Setelahnya justru malah meningkatkan keinginan siswi untuk memakai jilbab, pihak sekolah pun melarang atas dasar SK pemerintah tersebut. Namun para siswi itu percaya bahwa busana Muslimah yang mereka kenakan merupakan kewajiban agama yang dilindungi oleh aturan hukum yang lebih tinggi dari SK yang dikeluarkan Depdikbud. Pasal 29 ayat 2 UUD 1945 menyebutkan bahwa “Negara menjamin kemerdekaan tiap-tiap penduduk untuk memeluk agamanya masing-masing dan untuk beribadat menurut agamanya dan kepercayaannya itu.” Setelahnya banyak pelajar berjilbab yang mendapat halangan untuk masuk ke dalam kelas dan sekolah disebabkan ‘pelanggaran’ yang mereka lakukan.

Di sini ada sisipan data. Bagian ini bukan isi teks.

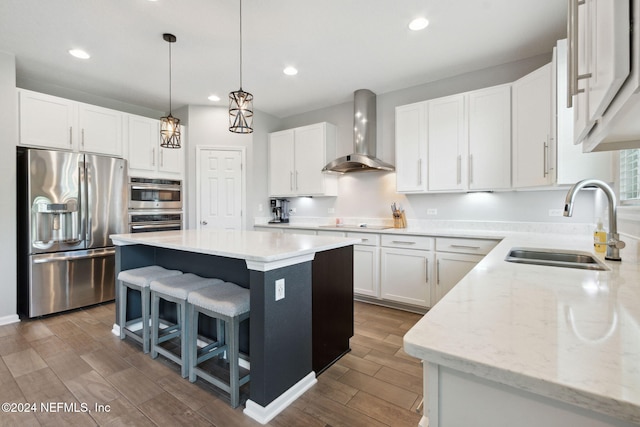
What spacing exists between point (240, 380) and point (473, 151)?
307cm

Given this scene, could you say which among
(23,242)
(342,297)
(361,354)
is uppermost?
(23,242)

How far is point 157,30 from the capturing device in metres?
2.72

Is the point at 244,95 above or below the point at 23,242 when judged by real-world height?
above

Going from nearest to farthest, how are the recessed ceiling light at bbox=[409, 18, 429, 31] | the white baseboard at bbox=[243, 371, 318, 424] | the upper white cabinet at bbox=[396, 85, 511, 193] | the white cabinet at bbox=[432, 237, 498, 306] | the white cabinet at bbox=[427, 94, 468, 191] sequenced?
the white baseboard at bbox=[243, 371, 318, 424] → the recessed ceiling light at bbox=[409, 18, 429, 31] → the white cabinet at bbox=[432, 237, 498, 306] → the upper white cabinet at bbox=[396, 85, 511, 193] → the white cabinet at bbox=[427, 94, 468, 191]

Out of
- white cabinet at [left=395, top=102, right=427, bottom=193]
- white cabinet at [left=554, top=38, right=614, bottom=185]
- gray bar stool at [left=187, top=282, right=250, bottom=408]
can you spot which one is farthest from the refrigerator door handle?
white cabinet at [left=554, top=38, right=614, bottom=185]

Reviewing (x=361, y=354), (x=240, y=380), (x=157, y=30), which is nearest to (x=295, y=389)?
(x=240, y=380)

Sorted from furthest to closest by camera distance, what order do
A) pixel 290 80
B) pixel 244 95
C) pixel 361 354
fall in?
pixel 290 80 → pixel 361 354 → pixel 244 95

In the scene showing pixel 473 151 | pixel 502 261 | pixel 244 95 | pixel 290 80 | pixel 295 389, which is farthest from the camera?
pixel 290 80

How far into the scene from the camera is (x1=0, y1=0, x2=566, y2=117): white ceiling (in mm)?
Result: 2410

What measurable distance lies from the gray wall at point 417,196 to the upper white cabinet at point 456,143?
340 mm

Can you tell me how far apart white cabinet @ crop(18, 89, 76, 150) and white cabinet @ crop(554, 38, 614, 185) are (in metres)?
4.94

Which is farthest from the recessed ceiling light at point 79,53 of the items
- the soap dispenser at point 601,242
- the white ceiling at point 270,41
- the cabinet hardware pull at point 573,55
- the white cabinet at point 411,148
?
the soap dispenser at point 601,242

Sebagian memutuskan untuk bongkar-pasang jilbab; mengenakan ketika di luar sekolah dan melepas ketika di dalam sekolah. Beberapa siswi yang mencoba bertahan, justru malah dikeluarkan dari sekolah negeri dan terpaksa pindah ke sekolah swasta yang memperbolehkan jilbab. Seperti pada kasus tahun 1985 di SMAN 1 Jakarta, 15 siswi berjilbab terpaksa pindah sekolah oleh sebab peraturan pemerintah ini.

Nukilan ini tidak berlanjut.